**TRY IT**: Copy out precisely the lines from the start of the data through the line with "Background. C3a, a", and keep pictures out of it.

Collected data
* * * * *

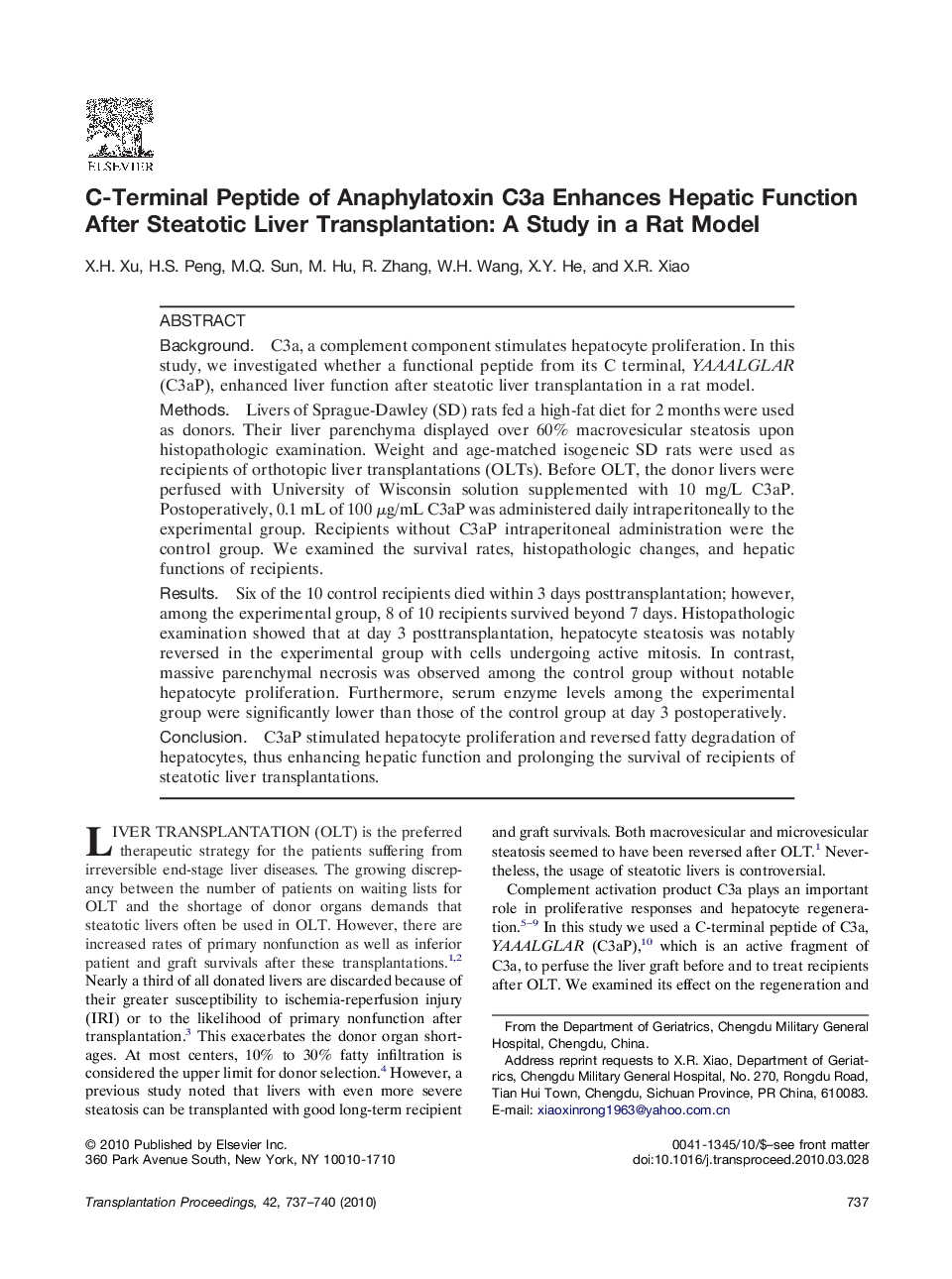 ELSEVIER

C-Terminal Peptide of Anaphylatoxin C3a Enhances Hepatic Function After Steatotic Liver Transplantation: A Study in a Rat Model

X.H. Xu, H.S. Peng, M.Q. Sun, M. Hu, R. Zhang, W.H. Wang, X.Y. He, and X.R. Xiao

ABSTRACT

Background. C3a, a complement component stimulates hepatocyte proliferation. In this study, we investigated whether a functional peptide from its C terminal, YAAALGLAR (C3aP), enhanced liver function after steatotic liver transplantation in a rat model.

Methods. Livers of Sprague-Dawley (SD) rats fed a high-fat diet for 2 months were used as donors. Their liver parenchyma displayed over 60% macrovesicular steatosis upon histopathologic examination. Weight and age-matched isogeneic SD rats were used as recipients of orthotopic liver transplantations (OLTs). Before OLT, the donor livers were perfused with University of Wisconsin solution supplemented with 10 mg/L C3aP. Postoperatively, 0.1 mL of 100 $\mu$g/mL C3aP was administered daily intraperitoneally to the experimental group. Recipients without C3aP intraperitoneal administration were the control group. We examined the survival rates, histopathologic changes, and hepatic functions of recipients.

Results. Six of the 10 control recipients died within 3 days posttransplantation; however, among the experimental group, 8 of 10 recipients survived beyond 7 days. Histopathologic examination showed that at day 3 posttransplantation, hepatocyte steatosis was notably reversed in the experimental group with cells undergoing active mitosis. In contrast, massive parenchymal necrosis was observed among the control group without notable hepatocyte proliferation. Furthermore, serum enzyme levels among the experimental group were significantly lower than those of the control group at day 3 postoperatively.

Conclusion. C3aP stimulated hepatocyte proliferation and reversed fatty degradation of hepatocytes, thus enhancing hepatic function and prolonging the survival of recipients of steatotic liver transplantations.

LIVER TRANSPLANTATION (OLT) is the preferred therapeutic strategy for the patients suffering from irreversible end-stage liver diseases. The growing discrepancy between the number of patients on waiting lists for OLT and the shortage of donor organs demands that steatotic livers often be used in OLT. However, there are increased rates of primary nonfunction as well as inferior patient and graft survivals after these transplantations.$^{1,2}$ Nearly a third of all donated livers are discarded because of their greater susceptibility to ischemia-reperfusion injury (IRI) or to the likelihood of primary nonfunction after transplantation.$^{3}$ This exacerbates the donor organ shortages. At most centers, 10% to 30% fatty infiltration is considered the upper limit for donor selection.$^{4}$ However, a previous study noted that livers with even more severe steatosis can be transplanted with good long-term recipient and graft survivals. Both macrovesicular and microvesicular steatosis seemed to have been reversed after OLT.$^{1}$ Nevertheless, the usage of steatotic livers is controversial.

Complement activation product C3a plays an important role in proliferative responses and hepatocyte regeneration.$^{5-9}$ In this study we used a C-terminal peptide of C3a, YAAALGLAR (C3aP),$^{10}$ which is an active fragment of C3a, to perfuse the liver graft before and to treat recipients after OLT. We examined its effect on the regeneration and

From the Department of Geriatrics, Chengdu Military General Hospital, Chengdu, China.

Address reprint requests to X.R. Xiao, Department of Geriatrics, Chengdu Military General Hospital, No. 270, Rongdu Road, Tian Hui Town, Chengdu, Sichuan Province, PR China, 610083. E-mail: xiaoxinrong1963@yahoo.com.cn

© 2010 Published by Elsevier Inc.
360 Park Avenue South, New York, NY 10010-1710

0041-1345/10/$–see front matter
doi:10.1016/j.transproceed.2010.03.028

Transplantation Proceedings, 42, 737–740 (2010)

737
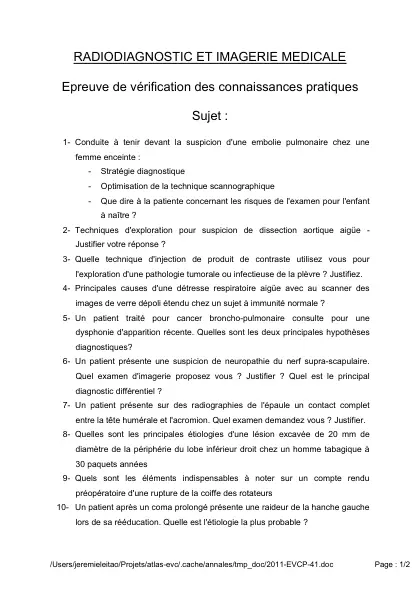 RADIODIAGNOSTIC ET IMAGERIE MEDICALE

Epreuve de vérification des connaissances pratiques

Sujet :

1- Conduite à tenir devant la suspicion d'une embolie pulmonaire chez une femme enceinte :
- Stratégie diagnostique
- Optimisation de la technique scannographique
- Que dire à la patiente concernant les risques de l'examen pour l'enfant à naître ?

2- Techniques d'exploration pour suspicion de dissection aortique aigüe - Justifier votre réponse ?

3- Quelle technique d'injection de produit de contraste utilisez vous pour l'exploration d'une pathologie tumorale ou infectieuse de la plèvre ? Justifiez.

4- Principales causes d'une détresse respiratoire aigüe avec au scanner des images de verre dépoli étendu chez un sujet à immunité normale ?

5- Un patient traité pour cancer broncho-pulmonaire consulte pour une dysphonie d'apparition récente. Quelles sont les deux principales hypothèses diagnostiques?

6- Un patient présente une suspicion de neuropathie du nerf supra-scapulaire. Quel examen d'imagerie proposez vous ? Justifier ? Quel est le principal diagnostic différentiel ?

7- Un patient présente sur des radiographies de l'épaule un contact complet entre la tête humérale et l'acromion. Quel examen demandez vous ? Justifier.

8- Quelles sont les principales étiologies d'une lésion excavée de 20 mm de diamètre de la périphérie du lobe inférieur droit chez un homme tabagique à 30 paquets années

9- Quels sont les éléments indispensables à noter sur un compte rendu préopératoire d'une rupture de la coiffe des rotateurs

10- Un patient après un coma prolongé présente une raideur de la hanche gauche lors de sa rééducation. Quelle est l'étiologie la plus probable ?

/Users/jeremieleitao/Projets/atlas-evc/.cache/annales/tmp_doc/2011-EVCP-41.doc Page : 1/2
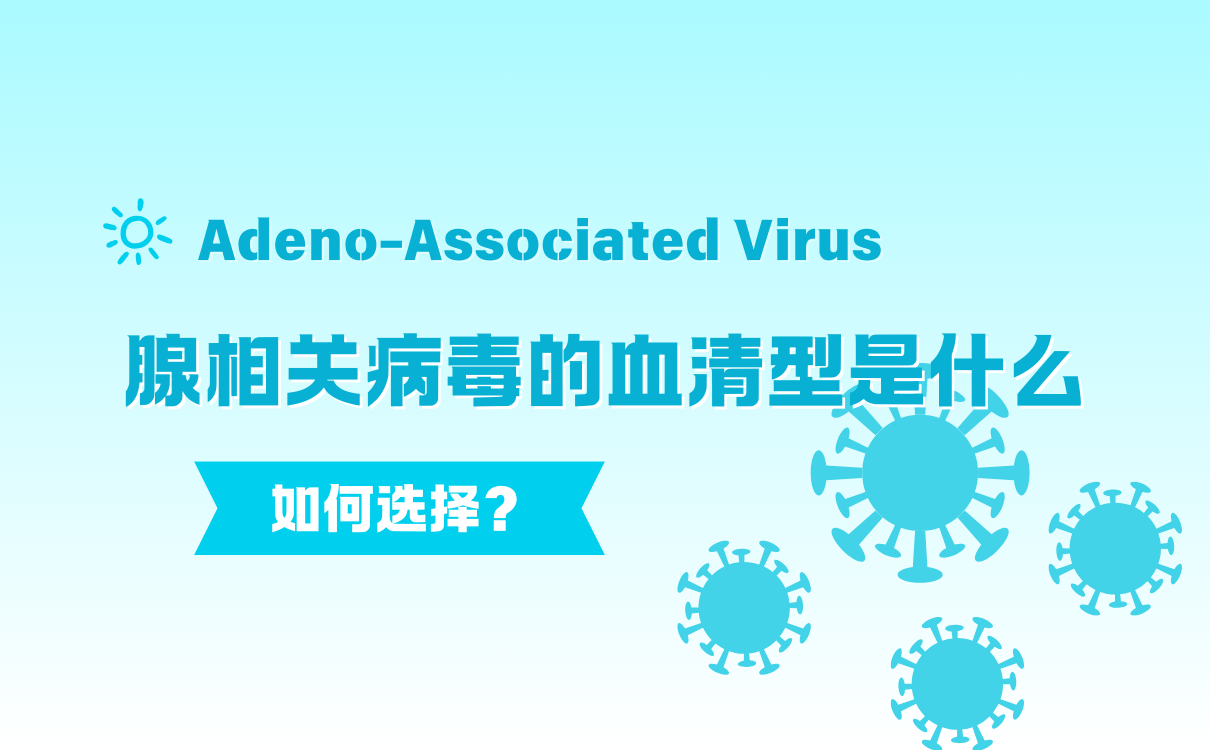 Adeno-Associated Virus

腺相关病毒的血清型是什么

如何选择？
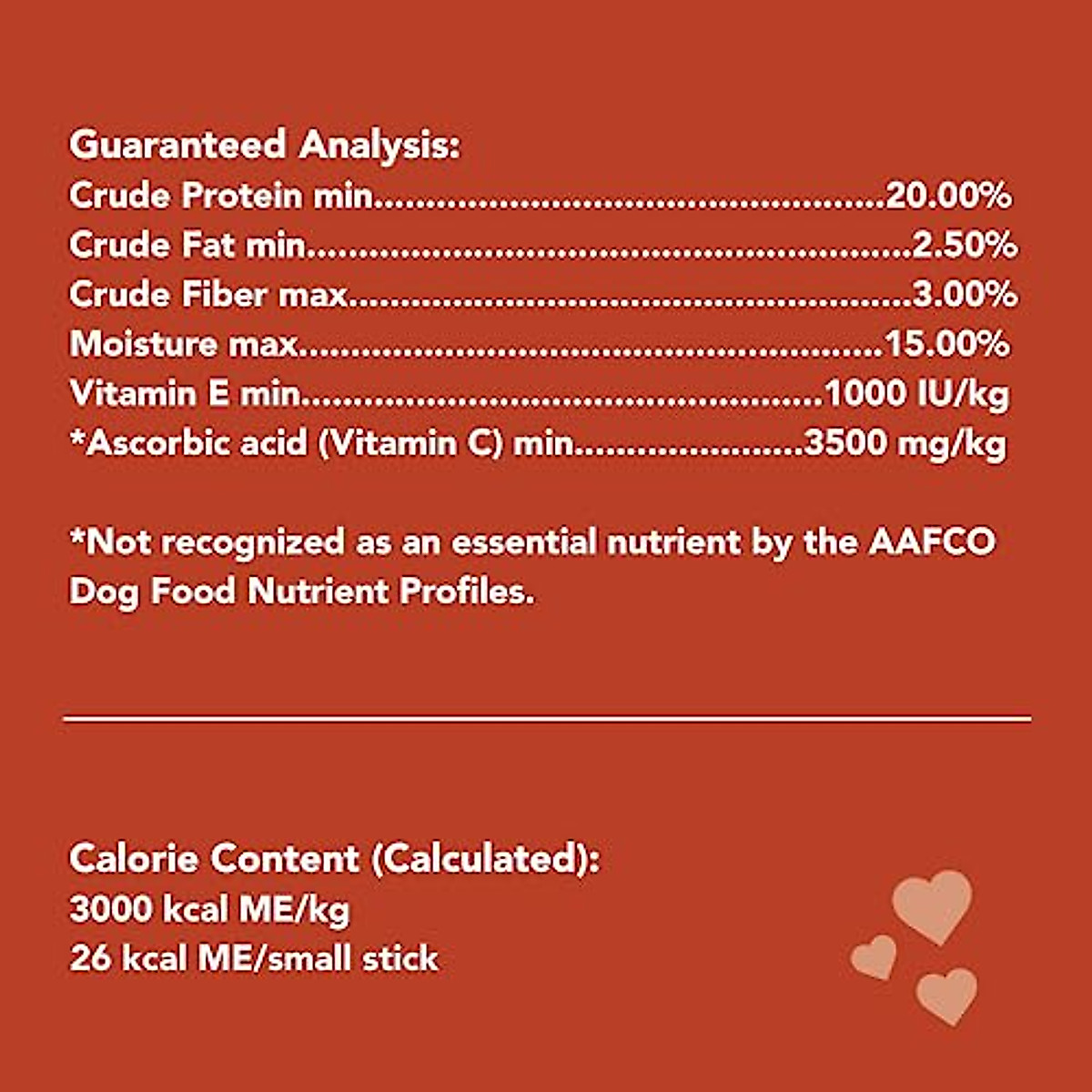 Guaranteed Analysis:
Crude Protein min 20.00%
Crude Fat min 2.50%
Crude Fiber max 3.00%
Moisture max 15.00%
Vitamin E min 1000 IU/kg
*Ascorbic acid (Vitamin C) min 3500 mg/kg

*Not recognized as an essential nutrient by the AAFCO Dog Food Nutrient Profiles.

Calorie Content (Calculated):
3000 kcal ME/kg
26 kcal ME/small stick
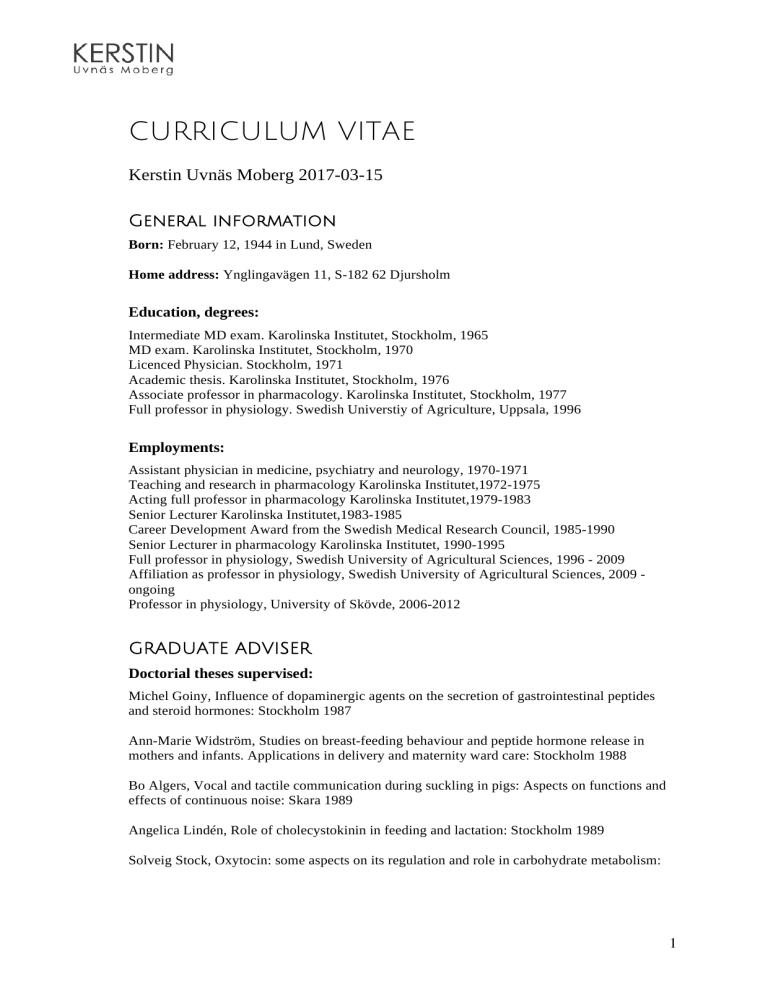 KERSTIN
Uvnäs Moberg

CURRICULUM VITAE

Kerstin Uvnäs Moberg 2017-03-15

General information

**Born:** February 12, 1944 in Lund, Sweden

**Home address:** Ynglingavägen 11, S-182 62 Djursholm

**Education, degrees:**

Intermediate MD exam. Karolinska Institutet, Stockholm, 1965
MD exam. Karolinska Institutet, Stockholm, 1970
Licenced Physician. Stockholm, 1971
Academic thesis. Karolinska Institutet, Stockholm, 1976
Associate professor in pharmacology. Karolinska Institutet, Stockholm, 1977
Full professor in physiology. Swedish Universtiy of Agriculture, Uppsala, 1996

**Employments:**

Assistant physician in medicine, psychiatry and neurology, 1970-1971
Teaching and research in pharmacology Karolinska Institutet,1972-1975
Acting full professor in pharmacology Karolinska Institutet,1979-1983
Senior Lecturer Karolinska Institutet,1983-1985
Career Development Award from the Swedish Medical Research Council, 1985-1990
Senior Lecturer in pharmacology Karolinska Institutet, 1990-1995
Full professor in physiology, Swedish University of Agricultural Sciences, 1996 - 2009
Affiliation as professor in physiology, Swedish University of Agricultural Sciences, 2009 - ongoing
Professor in physiology, University of Skövde, 2006-2012

GRADUATE ADVISER

**Doctorial theses supervised:**

Michel Goiny, Influence of dopaminergic agents on the secretion of gastrointestinal peptides and steroid hormones: Stockholm 1987

Ann-Marie Widström, Studies on breast-feeding behaviour and peptide hormone release in mothers and infants. Applications in delivery and maternity ward care: Stockholm 1988

Bo Algers, Vocal and tactile communication during suckling in pigs: Aspects on functions and effects of continuous noise: Skara 1989

Angelica Lindén, Role of cholecystokinin in feeding and lactation: Stockholm 1989

Solveig Stock, Oxytocin: some aspects on its regulation and role in carbohydrate metabolism:

1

* * * * *

**RESULT FOR THIS TASK**:
 ELSEVIER

C-Terminal Peptide of Anaphylatoxin C3a Enhances Hepatic Function After Steatotic Liver Transplantation: A Study in a Rat Model

X.H. Xu, H.S. Peng, M.Q. Sun, M. Hu, R. Zhang, W.H. Wang, X.Y. He, and X.R. Xiao

ABSTRACT

Background. C3a, a complement component stimulates hepatocyte proliferation. In this study, we investigated whether a functional peptide from its C terminal, YAAALGLAR (C3aP), enhanced liver function after steatotic liver transplantation in a rat model.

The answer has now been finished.